From the Journal of Accountancy:
WHEN INDIVIDUALS OR BUSINESSES HAVE UNNEEDED life insurance policies they have three options: continue paying the premiums until the insured’s death, surrender the policy for the cash value or find a third party to buy the policy in a life settlement transaction. The last alternative usually is the most attractive if the insured is over 65, has experienced a change in health and has a life expectancy of 2 to 12 years.
LIFE SETTLEMENT TRANSACTIONS USUALLY result in higher returns for the policy owner than simply surrendering the policy. The actual settlement depends on the policy’s face amount and cash surrender value, the insured’s health and age and the current policy premium.
THE FIRST STEP IS TO SELECT A BROKER TO HELP get the best possible offers for the policy. The broker will help choose an appropriate provider. An institutionally owned and funded provider usually has more cash available to invest in policies and will adhere to high ethical standards.

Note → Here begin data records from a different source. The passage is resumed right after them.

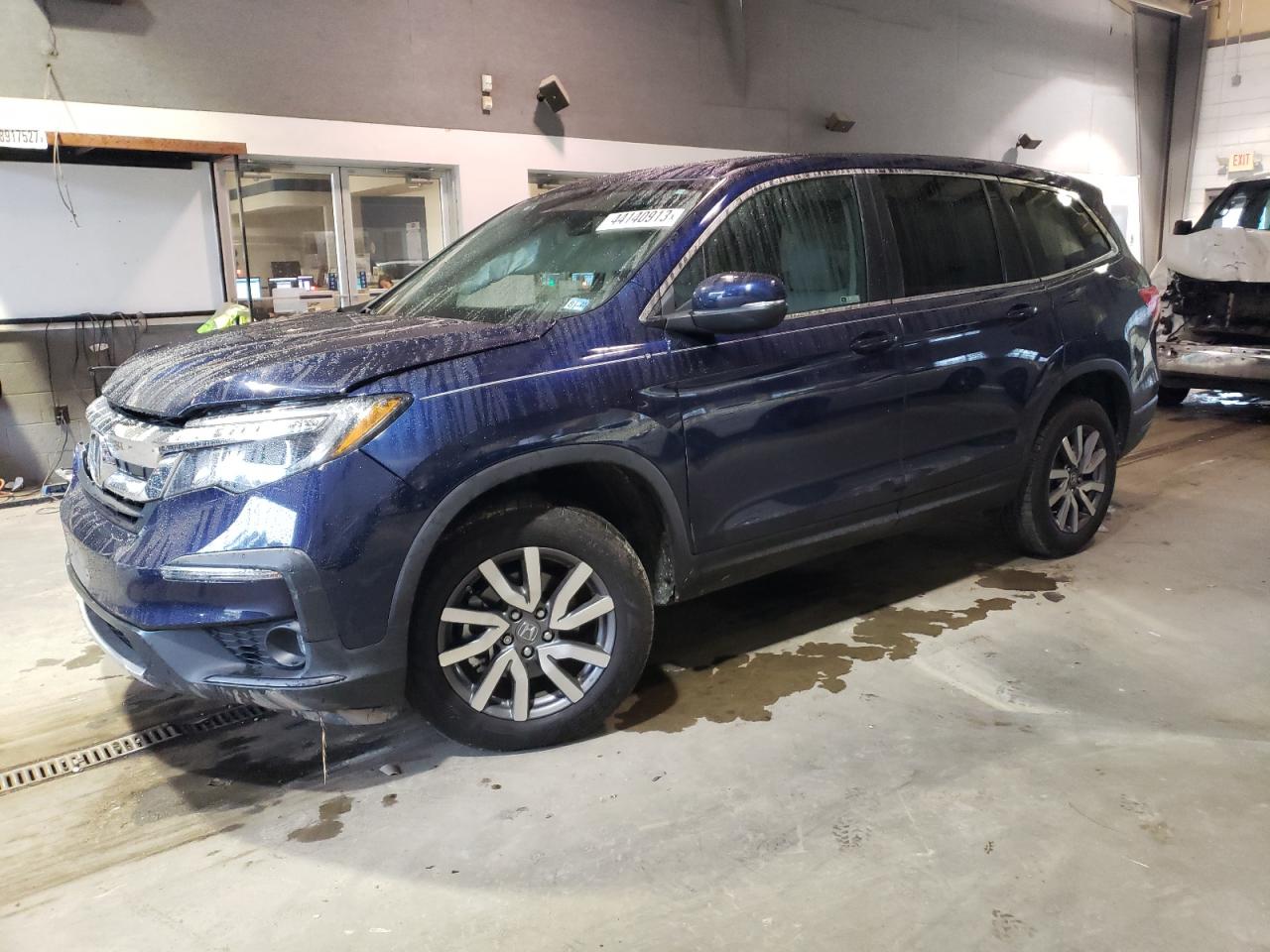 5FNYF6H55LB026393 HONDA PILOT EXL 2020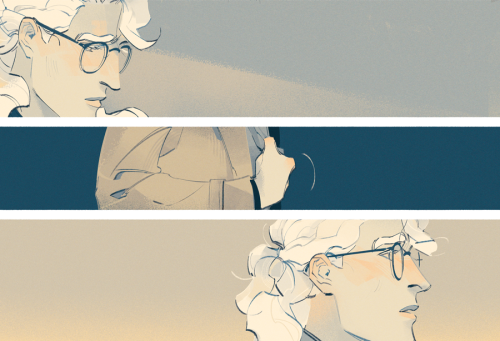  Heart of Gold Act IIupdated with two new pages! CW: self-harm/references to suicide If you can’t 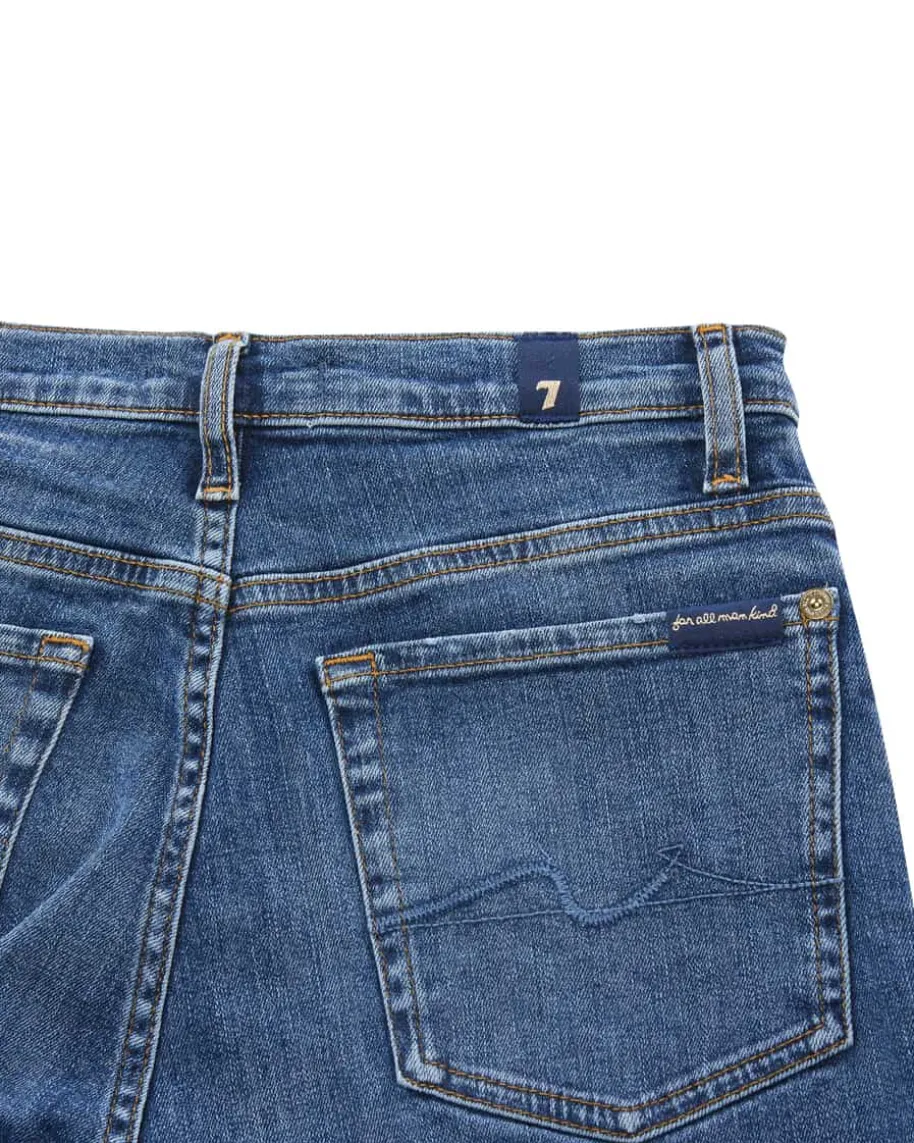 Modern Dojo Jeans High Rise Flare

A VARIETY OF SITUATIONS CAN CREATE THE NEED for a life settlement, including a change in the policyholder’s business situation, a need for cash to fund medical or long-term care, changes in the insured’s estate, bankruptcy or divorce.
LIFE SETTLEMENT TRANSACTIONS MAY BE SUBJECT to income taxes. The actual amount of taxable income depends on the policy’s cash surrender value, cost basis (total premiums paid) and how much the policy owner receives for the policy. Some of the proceeds may be ordinary income and some may be treated as a capital gain.